Significantly reduced forces on the workpiece and tool during machining, which allows operators the freedom to increase processing speeds and cutting feed rates

Reduced cycle times, compared to standard grinding/milling machines

Minimal tool wear and longer tool life as a result of reduced force on the part and tool

Increased precision of the machined components due to more predictable tool life

Reduced tooling costs

Reduced spindle speeds, especially for holes as small as .007 in.

In addition, ultrasonic machining has shown improved surface quality compared to standard CNC grinding/milling. This is especially important when a subsequent polishing process is required to achieve the necessary part specifications. The more precise the part’s surface shape and roughness are after the grind process, the less time it will take to polish.

*Such as the OptiSonic™ series, developed by OptiPro Systems. **IntelliSonic™, developed by OptiPro Systems.


Testing and Results

  Thorough testing has shown how using ultrasonic machining technology can increase the manufacturing efficiency of ceramic materials. In some cases, cycle times were reduced by 50% or more when compared to standard CNC machining. Two tests were recently conducted to evaluate the capabilities of ultrasonic machining in different cutting scenarios.

  The first test involved ultrasonic machining of alumina. The alumina family of technical ceramics is grouped according to purity levels. Higher purity alumina is ideal for more demanding applications.1 To measure the benefit of ultrasonic machining, circular pockets that each had a diameter of 16 mm and a depth of 50 mm were machined into alumina. By adding ultrasonic assistance to a 12.7-mm diameter diamond tool, the spindle was set to 8,511 RPM with a programmed feed rate of 1,650 mm/min. Each pocket was completed in a cycle time of 6 min and 30 sec. By comparison, machining one of these holes using a conventional CNC milling machine took over 1 hr and required the tool to be replaced after each hole due to excessive wear. The diamond tool used on the ultrasonic machine showed very little wear after producing 12 holes.
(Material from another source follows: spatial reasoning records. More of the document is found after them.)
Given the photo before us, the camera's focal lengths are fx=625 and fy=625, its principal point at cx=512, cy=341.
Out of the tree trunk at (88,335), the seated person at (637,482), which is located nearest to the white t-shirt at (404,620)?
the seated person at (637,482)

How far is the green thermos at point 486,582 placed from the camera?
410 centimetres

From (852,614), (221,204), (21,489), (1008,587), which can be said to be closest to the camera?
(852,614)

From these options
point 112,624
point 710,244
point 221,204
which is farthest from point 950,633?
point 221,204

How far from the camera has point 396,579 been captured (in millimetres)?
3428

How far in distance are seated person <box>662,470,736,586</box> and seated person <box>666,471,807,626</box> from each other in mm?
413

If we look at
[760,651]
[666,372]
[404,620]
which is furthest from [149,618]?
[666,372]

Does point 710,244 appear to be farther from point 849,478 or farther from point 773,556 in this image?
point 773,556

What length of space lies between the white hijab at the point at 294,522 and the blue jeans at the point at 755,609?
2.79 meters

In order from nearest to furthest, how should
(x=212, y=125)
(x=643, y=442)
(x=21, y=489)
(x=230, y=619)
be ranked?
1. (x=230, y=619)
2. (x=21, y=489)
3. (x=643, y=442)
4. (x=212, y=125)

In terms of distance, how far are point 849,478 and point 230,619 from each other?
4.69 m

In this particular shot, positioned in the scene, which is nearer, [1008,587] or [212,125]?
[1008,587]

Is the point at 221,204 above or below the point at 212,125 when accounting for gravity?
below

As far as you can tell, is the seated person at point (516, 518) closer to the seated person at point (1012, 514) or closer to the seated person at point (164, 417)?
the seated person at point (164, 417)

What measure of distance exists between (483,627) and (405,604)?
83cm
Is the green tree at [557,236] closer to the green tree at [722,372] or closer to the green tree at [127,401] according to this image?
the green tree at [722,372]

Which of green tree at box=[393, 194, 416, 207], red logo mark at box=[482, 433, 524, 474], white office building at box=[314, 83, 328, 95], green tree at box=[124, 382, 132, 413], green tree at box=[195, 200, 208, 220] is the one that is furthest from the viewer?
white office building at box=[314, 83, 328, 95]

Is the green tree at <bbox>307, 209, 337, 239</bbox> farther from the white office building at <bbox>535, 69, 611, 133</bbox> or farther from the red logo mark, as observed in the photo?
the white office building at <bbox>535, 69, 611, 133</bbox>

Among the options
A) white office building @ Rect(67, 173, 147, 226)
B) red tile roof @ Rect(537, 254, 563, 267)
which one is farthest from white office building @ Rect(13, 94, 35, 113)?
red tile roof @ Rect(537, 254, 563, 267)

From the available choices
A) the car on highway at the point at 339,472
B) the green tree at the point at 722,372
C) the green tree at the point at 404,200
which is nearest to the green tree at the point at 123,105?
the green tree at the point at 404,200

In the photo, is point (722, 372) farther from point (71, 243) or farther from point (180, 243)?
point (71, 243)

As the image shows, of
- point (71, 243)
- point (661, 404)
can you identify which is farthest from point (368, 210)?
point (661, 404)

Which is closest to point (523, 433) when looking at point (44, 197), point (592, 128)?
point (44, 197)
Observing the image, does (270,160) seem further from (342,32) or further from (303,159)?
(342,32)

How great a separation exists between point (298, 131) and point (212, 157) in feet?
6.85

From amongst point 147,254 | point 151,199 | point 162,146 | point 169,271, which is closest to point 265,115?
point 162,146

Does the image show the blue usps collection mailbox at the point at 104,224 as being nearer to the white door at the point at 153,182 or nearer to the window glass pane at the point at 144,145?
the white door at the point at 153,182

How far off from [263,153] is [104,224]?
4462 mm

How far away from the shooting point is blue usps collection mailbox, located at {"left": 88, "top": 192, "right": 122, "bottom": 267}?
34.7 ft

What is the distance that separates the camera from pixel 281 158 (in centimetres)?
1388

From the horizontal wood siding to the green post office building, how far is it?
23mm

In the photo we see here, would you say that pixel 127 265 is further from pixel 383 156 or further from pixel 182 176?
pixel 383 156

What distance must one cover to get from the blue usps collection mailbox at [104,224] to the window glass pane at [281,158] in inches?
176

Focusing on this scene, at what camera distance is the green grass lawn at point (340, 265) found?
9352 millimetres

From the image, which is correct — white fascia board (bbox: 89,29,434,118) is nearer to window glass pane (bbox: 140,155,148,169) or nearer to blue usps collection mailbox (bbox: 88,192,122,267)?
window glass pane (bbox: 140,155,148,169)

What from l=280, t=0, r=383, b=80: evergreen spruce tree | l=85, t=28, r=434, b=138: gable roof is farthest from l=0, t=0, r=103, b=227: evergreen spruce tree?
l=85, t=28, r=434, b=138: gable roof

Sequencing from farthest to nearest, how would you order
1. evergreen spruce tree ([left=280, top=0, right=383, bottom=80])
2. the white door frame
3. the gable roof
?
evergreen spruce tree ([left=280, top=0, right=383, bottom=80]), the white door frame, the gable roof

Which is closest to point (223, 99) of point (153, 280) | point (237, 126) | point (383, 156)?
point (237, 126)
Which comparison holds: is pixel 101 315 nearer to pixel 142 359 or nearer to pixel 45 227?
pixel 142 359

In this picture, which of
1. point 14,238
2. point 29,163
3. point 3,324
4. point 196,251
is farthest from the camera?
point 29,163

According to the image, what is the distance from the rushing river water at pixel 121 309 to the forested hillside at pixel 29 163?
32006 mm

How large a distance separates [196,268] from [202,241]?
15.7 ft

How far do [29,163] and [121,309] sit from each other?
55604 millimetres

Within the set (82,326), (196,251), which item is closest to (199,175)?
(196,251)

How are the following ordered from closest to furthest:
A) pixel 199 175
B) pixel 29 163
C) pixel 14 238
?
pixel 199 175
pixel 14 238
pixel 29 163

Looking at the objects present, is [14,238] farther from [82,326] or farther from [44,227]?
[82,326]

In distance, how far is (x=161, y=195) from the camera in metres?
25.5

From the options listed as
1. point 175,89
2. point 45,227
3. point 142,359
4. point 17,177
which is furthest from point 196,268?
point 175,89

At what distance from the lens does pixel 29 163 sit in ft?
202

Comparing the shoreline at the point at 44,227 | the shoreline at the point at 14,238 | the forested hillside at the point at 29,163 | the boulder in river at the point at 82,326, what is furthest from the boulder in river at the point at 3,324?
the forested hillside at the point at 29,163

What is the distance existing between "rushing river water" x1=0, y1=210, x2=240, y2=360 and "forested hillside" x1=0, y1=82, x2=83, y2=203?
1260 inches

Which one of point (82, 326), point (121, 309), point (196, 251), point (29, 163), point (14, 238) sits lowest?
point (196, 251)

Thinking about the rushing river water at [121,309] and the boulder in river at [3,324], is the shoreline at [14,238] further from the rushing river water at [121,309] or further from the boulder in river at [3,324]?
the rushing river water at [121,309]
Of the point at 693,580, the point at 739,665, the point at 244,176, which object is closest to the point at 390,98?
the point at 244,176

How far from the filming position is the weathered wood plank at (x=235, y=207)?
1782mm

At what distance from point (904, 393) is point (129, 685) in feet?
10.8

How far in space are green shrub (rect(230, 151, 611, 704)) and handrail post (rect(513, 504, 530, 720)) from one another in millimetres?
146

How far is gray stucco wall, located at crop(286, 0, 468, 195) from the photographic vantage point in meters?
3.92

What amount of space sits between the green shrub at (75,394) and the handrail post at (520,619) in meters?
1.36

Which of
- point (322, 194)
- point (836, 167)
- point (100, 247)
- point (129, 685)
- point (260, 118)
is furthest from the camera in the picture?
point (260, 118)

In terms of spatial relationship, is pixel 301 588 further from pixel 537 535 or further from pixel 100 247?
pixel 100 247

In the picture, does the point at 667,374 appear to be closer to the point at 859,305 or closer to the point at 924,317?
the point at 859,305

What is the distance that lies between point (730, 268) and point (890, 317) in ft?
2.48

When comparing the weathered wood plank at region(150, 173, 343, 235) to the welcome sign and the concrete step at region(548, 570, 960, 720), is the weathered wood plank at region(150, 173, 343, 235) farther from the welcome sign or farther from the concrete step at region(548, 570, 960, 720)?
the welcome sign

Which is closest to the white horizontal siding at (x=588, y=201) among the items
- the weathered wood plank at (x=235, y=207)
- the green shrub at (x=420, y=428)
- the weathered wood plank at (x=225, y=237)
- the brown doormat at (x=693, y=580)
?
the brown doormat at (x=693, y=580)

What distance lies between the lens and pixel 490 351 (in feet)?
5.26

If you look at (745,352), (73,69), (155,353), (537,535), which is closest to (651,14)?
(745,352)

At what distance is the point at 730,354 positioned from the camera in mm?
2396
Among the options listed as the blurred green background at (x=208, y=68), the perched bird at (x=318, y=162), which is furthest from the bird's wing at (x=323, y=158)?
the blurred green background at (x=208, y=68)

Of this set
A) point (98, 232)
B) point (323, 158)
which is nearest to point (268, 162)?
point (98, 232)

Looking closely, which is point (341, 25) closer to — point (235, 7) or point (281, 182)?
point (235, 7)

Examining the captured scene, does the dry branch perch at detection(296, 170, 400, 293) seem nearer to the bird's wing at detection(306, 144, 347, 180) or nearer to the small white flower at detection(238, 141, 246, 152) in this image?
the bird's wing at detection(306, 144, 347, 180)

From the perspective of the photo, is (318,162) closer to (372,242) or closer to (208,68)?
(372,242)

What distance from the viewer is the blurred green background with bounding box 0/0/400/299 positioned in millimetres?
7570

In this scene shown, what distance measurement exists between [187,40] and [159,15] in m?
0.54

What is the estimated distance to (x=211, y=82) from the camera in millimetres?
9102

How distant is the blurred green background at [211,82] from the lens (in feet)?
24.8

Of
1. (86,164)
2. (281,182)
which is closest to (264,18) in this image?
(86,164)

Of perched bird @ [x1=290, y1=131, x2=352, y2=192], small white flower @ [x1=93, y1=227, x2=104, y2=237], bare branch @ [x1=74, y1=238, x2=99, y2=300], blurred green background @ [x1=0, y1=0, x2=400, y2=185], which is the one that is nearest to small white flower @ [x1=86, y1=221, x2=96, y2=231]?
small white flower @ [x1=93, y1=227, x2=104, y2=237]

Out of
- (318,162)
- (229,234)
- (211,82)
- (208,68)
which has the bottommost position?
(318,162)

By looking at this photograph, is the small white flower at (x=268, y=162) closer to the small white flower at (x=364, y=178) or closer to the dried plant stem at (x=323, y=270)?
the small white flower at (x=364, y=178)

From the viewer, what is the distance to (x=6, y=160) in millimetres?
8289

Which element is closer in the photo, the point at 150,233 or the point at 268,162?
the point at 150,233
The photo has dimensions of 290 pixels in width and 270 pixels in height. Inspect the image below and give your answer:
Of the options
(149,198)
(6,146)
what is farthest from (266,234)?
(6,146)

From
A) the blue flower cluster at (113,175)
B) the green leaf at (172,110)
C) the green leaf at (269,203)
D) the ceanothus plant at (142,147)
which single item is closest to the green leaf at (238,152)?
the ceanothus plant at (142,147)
  The second test was done to determine the effectiveness of ultrasonic machining on silicon nitride. Silicon nitride has a unique grain structure that not only allows it to have exceedingly high toughness but also exceptionally high thermal shock resistance.2 In this test, a 4-mm diamond core drill performed a straight Z-axis feed into the part to create a hole with a depth of 13 mm. With ultrasonic assistance, the core drilling parameters included a spindle speed of 6,511 RPM and a feed rate of 1 mm/min. Although a 1 mm/min feed rate seems small, it is ideal given the extreme hardness of silicon nitride. At these parameters, the total cycle time to complete the hole was 15 min, three times faster than standard CNC machining.


Expanded Capabilities

  As the market for ceramic components continues to grow, it is important that manufacturers are equipped with the latest technology. Ultrasonic machining centers provide more capabilities than standard CNC grinding/milling machines and are ideal for a variety of applications. Whether the need involves a light-weighted part, long cores, small holes, or complex geometric features, adding ultrasonic vibration to a diamond grinding tool enhances efficiency and increases tool life. Manufacturers that use ultrasonic machining centers can experience greater throughput of ceramic components while spending less time and money buying new tools.